Provided records:

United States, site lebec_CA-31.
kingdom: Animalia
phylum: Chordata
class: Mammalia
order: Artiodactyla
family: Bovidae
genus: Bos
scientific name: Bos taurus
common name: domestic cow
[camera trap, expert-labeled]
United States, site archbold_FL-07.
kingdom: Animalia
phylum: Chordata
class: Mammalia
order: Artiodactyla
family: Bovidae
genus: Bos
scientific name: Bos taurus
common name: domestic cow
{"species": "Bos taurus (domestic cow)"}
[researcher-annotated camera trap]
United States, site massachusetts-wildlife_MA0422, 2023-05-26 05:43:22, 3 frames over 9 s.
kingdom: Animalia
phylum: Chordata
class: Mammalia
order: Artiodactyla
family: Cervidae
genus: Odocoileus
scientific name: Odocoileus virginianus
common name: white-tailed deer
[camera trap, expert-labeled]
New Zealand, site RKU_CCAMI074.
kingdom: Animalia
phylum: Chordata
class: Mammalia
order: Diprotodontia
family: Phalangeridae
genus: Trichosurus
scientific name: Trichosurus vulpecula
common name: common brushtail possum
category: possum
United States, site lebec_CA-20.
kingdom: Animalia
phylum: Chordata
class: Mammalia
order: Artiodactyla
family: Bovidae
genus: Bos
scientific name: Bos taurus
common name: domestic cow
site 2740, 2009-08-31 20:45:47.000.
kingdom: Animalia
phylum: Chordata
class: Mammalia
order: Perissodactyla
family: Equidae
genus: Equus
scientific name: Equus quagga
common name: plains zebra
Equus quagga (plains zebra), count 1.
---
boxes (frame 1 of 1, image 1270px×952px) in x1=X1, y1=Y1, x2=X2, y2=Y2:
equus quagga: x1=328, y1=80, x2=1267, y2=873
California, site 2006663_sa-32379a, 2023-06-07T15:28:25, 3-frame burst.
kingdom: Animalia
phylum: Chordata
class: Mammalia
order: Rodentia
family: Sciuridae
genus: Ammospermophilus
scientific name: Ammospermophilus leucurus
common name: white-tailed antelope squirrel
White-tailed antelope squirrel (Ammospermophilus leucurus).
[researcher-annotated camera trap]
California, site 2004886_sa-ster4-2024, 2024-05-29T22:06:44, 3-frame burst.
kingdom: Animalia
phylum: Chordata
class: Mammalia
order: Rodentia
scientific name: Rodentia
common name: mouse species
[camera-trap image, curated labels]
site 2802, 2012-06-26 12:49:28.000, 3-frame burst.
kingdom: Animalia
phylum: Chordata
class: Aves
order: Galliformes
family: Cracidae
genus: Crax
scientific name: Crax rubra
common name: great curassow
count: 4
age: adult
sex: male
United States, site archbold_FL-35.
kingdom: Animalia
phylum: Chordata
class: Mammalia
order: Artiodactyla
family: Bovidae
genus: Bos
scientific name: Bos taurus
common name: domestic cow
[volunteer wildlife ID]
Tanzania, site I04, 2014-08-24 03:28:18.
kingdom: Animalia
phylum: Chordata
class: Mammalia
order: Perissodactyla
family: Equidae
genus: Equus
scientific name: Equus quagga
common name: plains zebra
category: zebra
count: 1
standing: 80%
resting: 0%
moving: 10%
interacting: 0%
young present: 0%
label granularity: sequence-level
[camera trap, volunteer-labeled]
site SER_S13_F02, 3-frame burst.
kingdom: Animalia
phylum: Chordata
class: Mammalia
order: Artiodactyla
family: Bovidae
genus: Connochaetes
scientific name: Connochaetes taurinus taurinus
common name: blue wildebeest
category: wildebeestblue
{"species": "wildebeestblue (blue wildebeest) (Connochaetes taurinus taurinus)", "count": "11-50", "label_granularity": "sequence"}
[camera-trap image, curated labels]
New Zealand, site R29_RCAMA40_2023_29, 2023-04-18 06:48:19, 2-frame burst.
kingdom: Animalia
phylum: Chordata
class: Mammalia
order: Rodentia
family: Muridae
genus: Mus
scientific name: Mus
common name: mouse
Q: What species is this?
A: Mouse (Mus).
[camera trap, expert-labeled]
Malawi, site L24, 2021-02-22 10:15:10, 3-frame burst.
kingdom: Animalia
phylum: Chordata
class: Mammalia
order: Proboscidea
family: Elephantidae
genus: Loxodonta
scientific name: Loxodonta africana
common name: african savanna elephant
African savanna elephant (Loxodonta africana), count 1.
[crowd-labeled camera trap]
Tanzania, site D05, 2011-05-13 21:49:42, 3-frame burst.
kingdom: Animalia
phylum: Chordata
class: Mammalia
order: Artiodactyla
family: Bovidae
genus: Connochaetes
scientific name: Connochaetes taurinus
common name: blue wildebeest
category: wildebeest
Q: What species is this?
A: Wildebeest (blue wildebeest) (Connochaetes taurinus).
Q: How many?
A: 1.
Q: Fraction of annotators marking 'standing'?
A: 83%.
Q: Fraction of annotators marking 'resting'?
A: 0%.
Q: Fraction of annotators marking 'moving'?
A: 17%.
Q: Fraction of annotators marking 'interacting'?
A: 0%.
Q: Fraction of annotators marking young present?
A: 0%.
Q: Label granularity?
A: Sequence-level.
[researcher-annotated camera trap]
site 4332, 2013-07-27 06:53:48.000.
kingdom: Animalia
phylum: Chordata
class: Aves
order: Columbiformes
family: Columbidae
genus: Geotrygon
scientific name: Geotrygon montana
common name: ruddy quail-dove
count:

Instructions for the task: If a line in the records has the word "Fraction", copy that line.

Exercise response:
Q: Fraction of annotators marking 'standing'?
Q: Fraction of annotators marking 'resting'?
Q: Fraction of annotators marking 'moving'?
Q: Fraction of annotators marking 'interacting'?
Q: Fraction of annotators marking young present?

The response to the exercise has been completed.